**WORK INSTRUCTIONS**
What you return must match, exactly, the lines running from the one containing "Image of a young" to the end of the data, both included, and must contain no pictures.

Start of DATA SHOWN

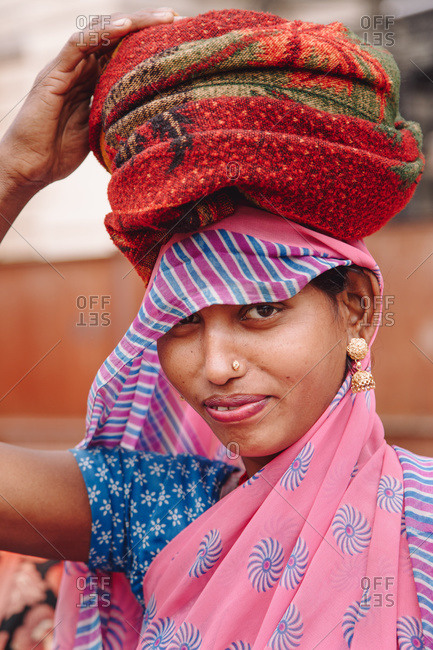 India - November 9, 2012: Content Indian female with piercing and in traditional sari standing on street and looking at camera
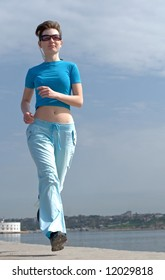 Pretty young woman running outdoor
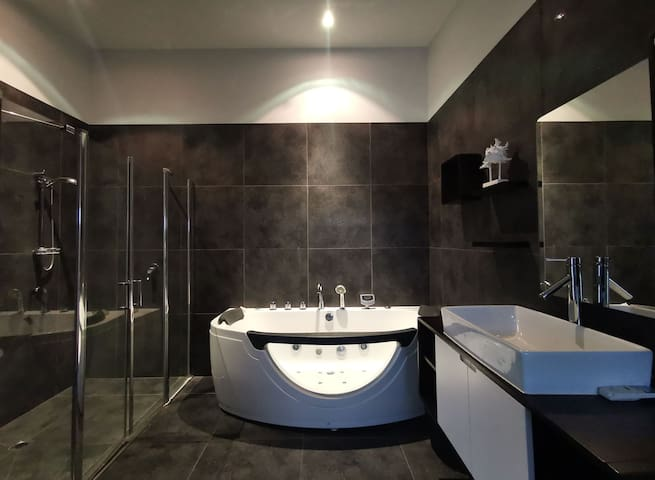 Master bedroom ensuite. With a spa massage bath and double shower shower case. Also two separate sinks in this ensuite and toilet as well.   Luxury lifestyles
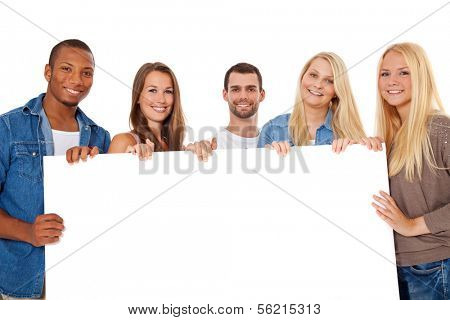 Group of young people standing behind white placeholder. All on white background.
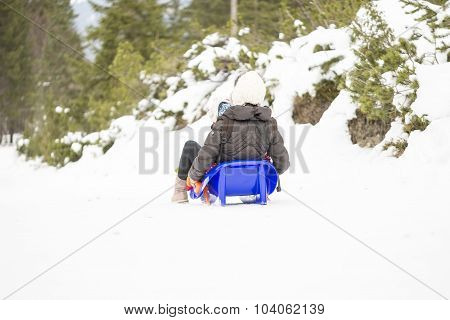 View From Behind Of A Mother Sitiing In A Toboggan With Her Child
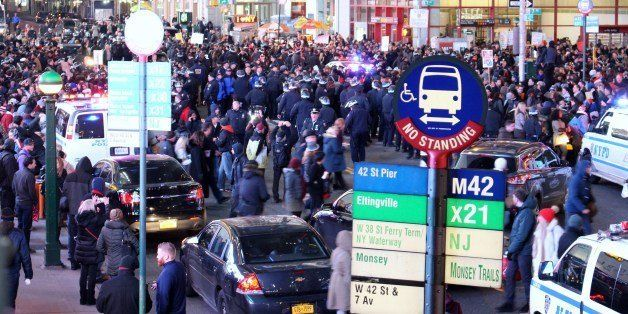 December 4 2015 New York NY Protestors take to the streets in NYC from Times Square to China Town marching, laying on the ground and chanting. Matthew Nelson/MediaPunch/IPX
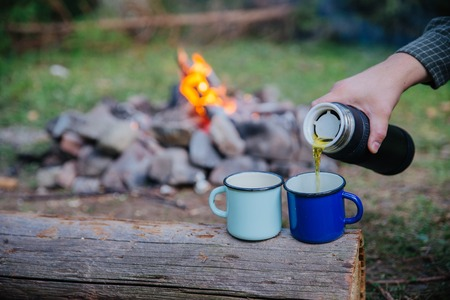 hand pour tea into metal cups. camp fire on background. hiking concept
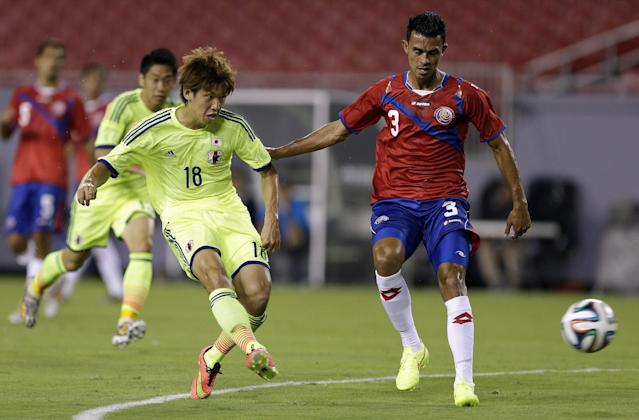 Japan forward Yuya Osako (18) gets off a shot in front of Costa Rica defender Giancarlo Gonzalez (3) during the first half of a friendly soccer match Monday, June 2, 2014, in Tampa, Fla. (AP Photo/Chris O'Meara)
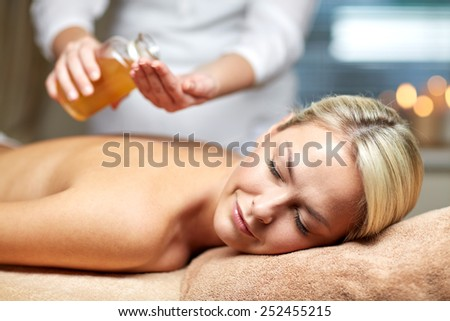 people, beauty, spa, healthy lifestyle and relaxation concept - close up of beautiful young woman lying with closed eyes on massage table and therapist holding oil bottle in spa - stock photo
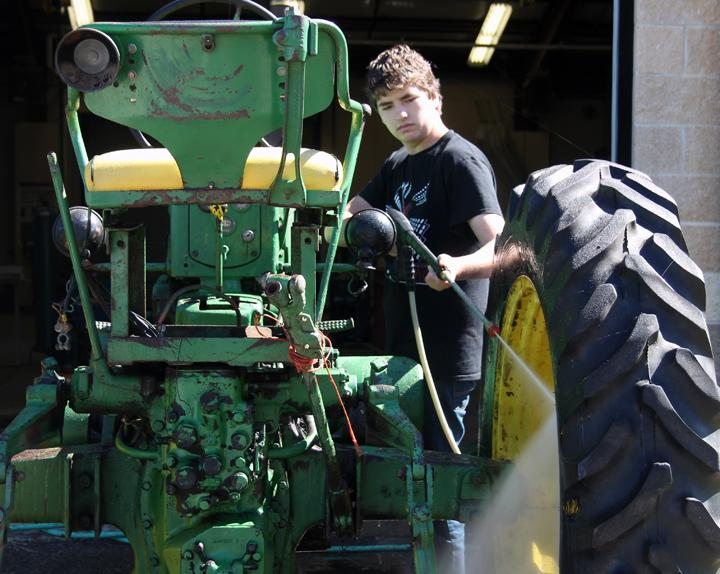 Sophomore+Steven+Millar+works+on+pressure+washing+the+tractor+that+his+ag+class+is+restoring.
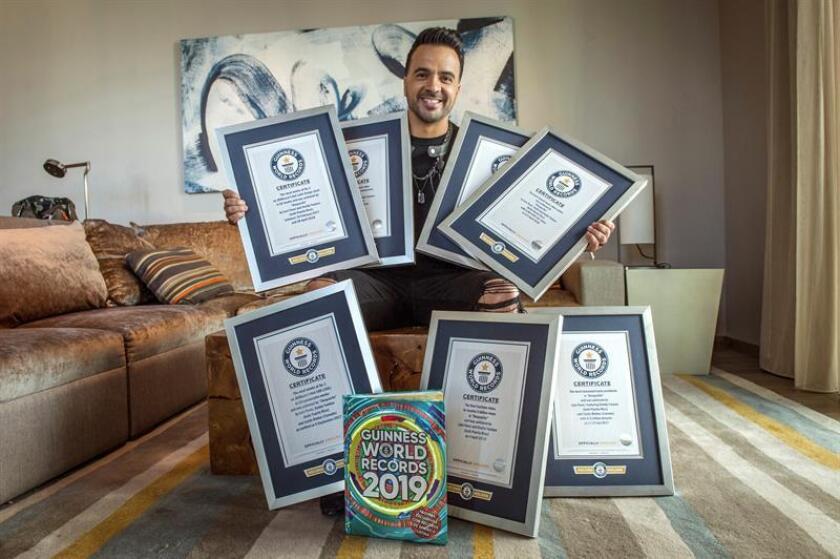 """El cantautor puertorriqueño Luis Fonsi posa con sus siete récords Guinness recibidos por su canción """"Despacito"""" durante un acto de reconocimiento en Miami, Florida. EFE"""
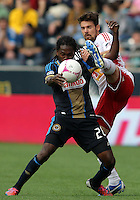 CHESTER, PA - OCTOBER 27, 2012:  Keon Daniel (26) of the Philadelphia Union is almost kicked in the head by  Heath Pearce (3) of the New York Red Bulls during an MLS match at PPL Park in Chester, PA. on October 27. Red Bulls won 3-0.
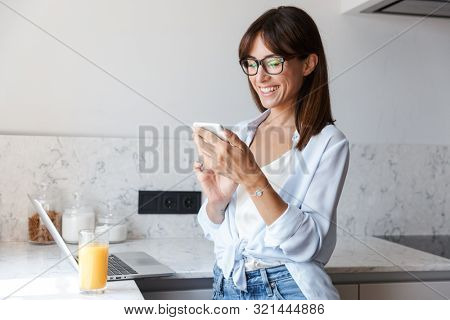 Image of a young beautiful cheerful happy business woman indoors at home at the kitchen using laptop computer using mobile phone.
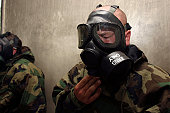 Camp Hansen, Okinawa, Japan, April 21, 2006 - A field radio operator clears CS gas from his gas mask at the gas chamber.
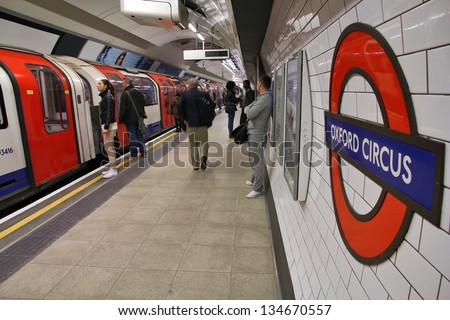 LONDON - MAY 15: Travelers hurry at Oxford Circus underground station on May 15, 2012 in London. London Underground is the 11th busiest metro system worldwide with 1.1 billion annual rides. - stock photo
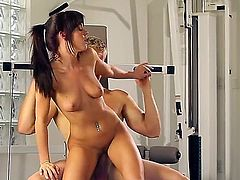 Rahyndee James is a chick with tight small tits. She is having a very sexy workout in the gym. See her close up while she is having her slit penetrated by a dick.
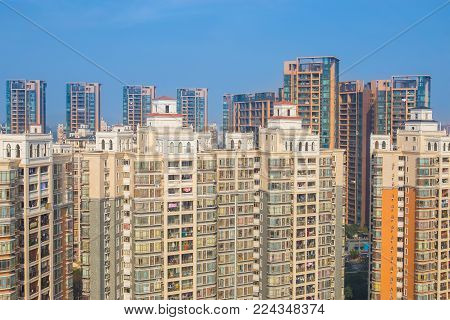 Suzhou, China - March, 3,2015: Modern high-rise apartments located alongside a canal. Image captured from tour shuttle bus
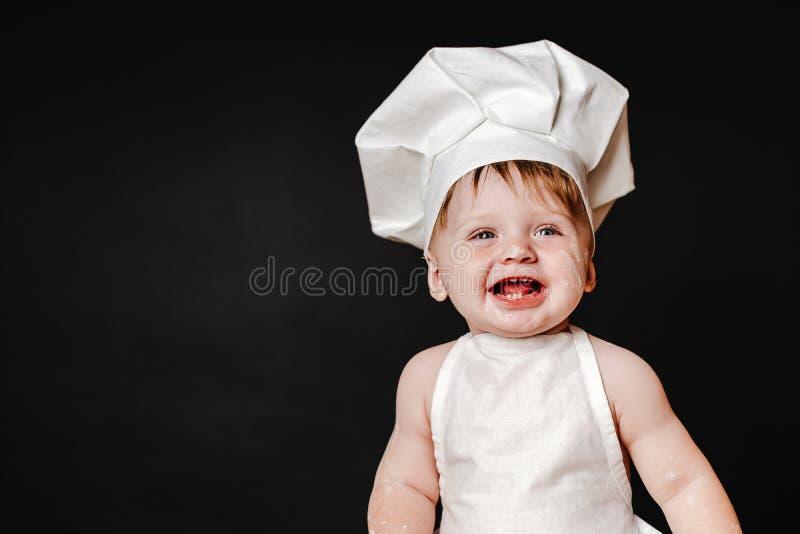 Entzückendes Kind im Hut des Kochs und des Schutzblechs stockfoto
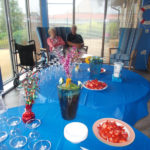 The table laid with glasses, jug of Pimms and fresh strawberries with pots of cream at La Fontana Dementia Nursing Home Martock
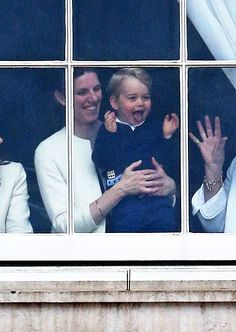 Georgie with his tongue out watching the Trooping the color ceremony! Such a cutie!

End of DATA SHOWN

**TASK SOLUTION**
 Image of a young beautiful cheerful happy business woman indoors at home at the kitchen using laptop computer using mobile phone.
 Camp Hansen, Okinawa, Japan, April 21, 2006 - A field radio operator clears CS gas from his gas mask at the gas chamber.
 LONDON - MAY 15: Travelers hurry at Oxford Circus underground station on May 15, 2012 in London. London Underground is the 11th busiest metro system worldwide with 1.1 billion annual rides. - stock photo
 Rahyndee James is a chick with tight small tits. She is having a very sexy workout in the gym. See her close up while she is having her slit penetrated by a dick.
 Suzhou, China - March, 3,2015: Modern high-rise apartments located alongside a canal. Image captured from tour shuttle bus
 Entzückendes Kind im Hut des Kochs und des Schutzblechs stockfoto
 The table laid with glasses, jug of Pimms and fresh strawberries with pots of cream at La Fontana Dementia Nursing Home Martock
 Georgie with his tongue out watching the Trooping the color ceremony! Such a cutie!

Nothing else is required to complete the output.